Pero la agresividad de Dimitrov también tiene una cara mala. El joven búlgaro juega demasiado acelerado, sin apenas pausa, y los malos momentos le hacen cometer demasiados errores. Esto es lo que ocurrió en el segundo set. El porcentaje de primeros saques de Dimitrov se reducía y permitía a Bautista imponer su mayor solidez desde el fondo de la pista. De este modo, el tenista de Castellón conseguía un break alentador en el comienzo de la segunda manga. Incluso, tuvo la oportunidad de romper otro saque para mandar por 5 a 1. Bautista, sólido con su saque, equilibraba el marcador con un 6-3 a su favor.

Dimitrov ya había dado síntomas de reacción en la recta final de la segunda manga, y el comienzo del tercer set confirmó que el jugador búlgaro recuperaba las buenas sensaciones. Su revés cortado, más envenenado por el viento, incomodaba a Bautista y le hacía cometer errores. De este modo, Dimitrov lograba un break que volvía a darle la iniciativa en el partido. Conseguido lo más difícil, el servicio le hacía mantener su ventaja sin dificultades. Dimitrov subía su nivel y apenas cometía errores no forzados, todo lo contrario que Bautista. Otra rotura de saque rubricaba el tercer set, en el que el búlgaro era claramente superior (6-2).

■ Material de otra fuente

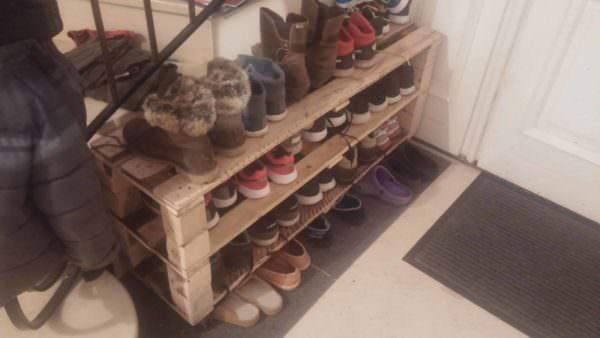 Easy, Handy Pallet Shoe Rack Pallet Shelves & Pallet Coat Hangers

Dimitrov afrontaba dos puntos de break en el juego inicial de la cuarta manga, pero Bautista desaprovechaba esta ocasión de oro para cambiar la inercia del partido. Con poco acierto, tanto en los saques como en los restos, el duelo se igualaba en la cuarta manga. Dimitrov escuchaba cánticos referidos a Maria Sharapova, su pareja, cuando servía con empate a cuatro. Quizá por ello, cometía dos errores de derecha que daban a Bautista un valioso 0-30, pero el búlgaro se creció ante esta incómoda situación, trasladando la presión al español.

Bautista sacaba para seguir con vida en el Open de Australia. En este momento crítico, su servicio no le ayudó y un Dimitrov inspirado al resto puso fin al sueño de Roberto (6-3, 3-6, 6-2 y 6-4). El tenista castellonense se despide de Melbourne con su mejor resultado en un grande y una victoria inolvidable contra Juan Martín del Potro, número 5 mundial.

Poco a poco, Dimitrov se hace mayor y con 22 años alcanza los cuartos de final de un grande por primera vez. El campeón junior de Wimbledon y del Open de Estados Unidos en 2008 creó desde ese mismo momento unas expectativas exageradas en un tenis masculino ávido de jugadores jóvenes que lideren un relevo generacional. En un circuito profesional cada vez más exigente desde el punto de vista físico y que, en líneas generales, requiere un proceso más lento de maduración en los jóvenes talentos, Dimitrov ha tenido que pagar un peaje. Su salto de calidad en 2013 fue esperanzador, y su trayectoria en el primer grande de la temporada le hace mantener una línea de progresión.

El tenista búlgaro se enfrentará en los cuartos de final contra Rafael Nadal. Grigor ha perdido sus tres enfrentamientos con Rafael, aunque siempre ha sido capaz de ganarle un set.